**Objetivo de la tarea**: Prosigue el relato sobre el tranvía obrero de julio de 1930 a partir de su última oración.

**Fragmento del documento**:
● ● ● ● ●

Aquella mañana de invierno otra vez la niebla se había adueñado de
Buenos Aires y aquel vagón sucio ya venía atestado desde su salida
en Temperley y se siguió llenando, desafiando las leyes de la física
y violando todas las leyes que "protegen" a los usuarios de los
medios de transporte público. El tema entre muchos de los sufridos
pasajeros era el inminente debut de la Selección nacional en el
próximo campeonato mundial de Uruguay y los crecientes rumores de un
golpe de Estado que terminaría con el gobierno de Yrigoyen.
Un desvencijado interno 75 de la línea 105 de Compañía de Tranvías
Eléctricos del Sur había salido a las 5 de la mañana de aquel 12 de
julio de 1930. Era el popularmente llamado "tranvía obrero": allí
iban hombres, mujeres y también muchos niños que oficiaban de
aprendices haciendo las peores tareas en talleres y frigoríficos.
Por aquel Riachuelo que ya por entonces era el desagüe de todos los
desperdicios de la industria que lo rodeaban y que le daban su
clásico aspecto denso y negro, venía cansinamente la chata petrolera
"Itaca II" que con sus sirenas le avisaba al encargado del puente
levadizo, el español Manuel José Rodríguez de 68 años, que fuera
levantándolo para darle paso.
El hombre hizo lo de siempre, encendió las luces de peligro para
evitar que algún tranvía intentara cruzar en ese momento y puso en
marcha el mecanismo para que el puente comenzara a elevarse. Al
frente del tranvía venía su motorman, un italiano de 31 años llamado
Juan Vescio.

● ● ● ● ●

**Datos proporcionados**:
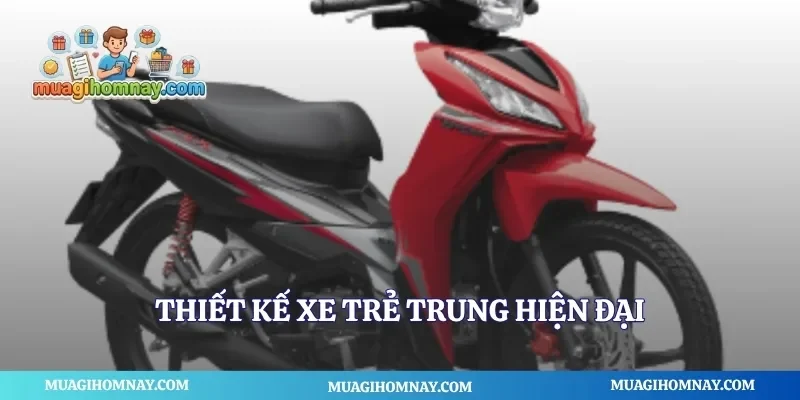 Thiết kế xe trẻ trung hiện đại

● ● ● ● ●

**Respuesta escrita**:
Habían pasado unos pocos minutos de las seis cuando el tranvía cruzó
la última curva, aquella que les avisaba a los pasajeros que
viajaban de memoria que estaban a punto de cruzar el puente sobre el
Riachuelo. El encargado del puente recordará: "En ese momento me
pareció escuchar el ruido de un tranvía y sentí un sudor frío. Me
asomé por la ventana de mi garita y vi, entre la niebla, las luces
de las ventanillas de un vehículo que acababa de entrar al puente.
Medio desesperado, empecé a gritar para que el motorman me
escuchara, pero fue inútil. Era el tranvía 105, que venía muy
ligero. El conductor no podía escucharme; tampoco tenía tiempo ya de
frenar. Pasó debajo mío como una tromba y lo vi caer al vacío en
forma espectacular, hasta que se hundió completamente en el río; en
ese momento se apagaron los chirridos de las ruedas y se sintió el
ruido del impacto con el agua. Después todo fue silencio aterrador.
Bajé de la garita y me encontré con otras personas que también
habían presenciado la escena y empezamos a pensar cómo diablos
podríamos sacar a esa gente de allí dentro".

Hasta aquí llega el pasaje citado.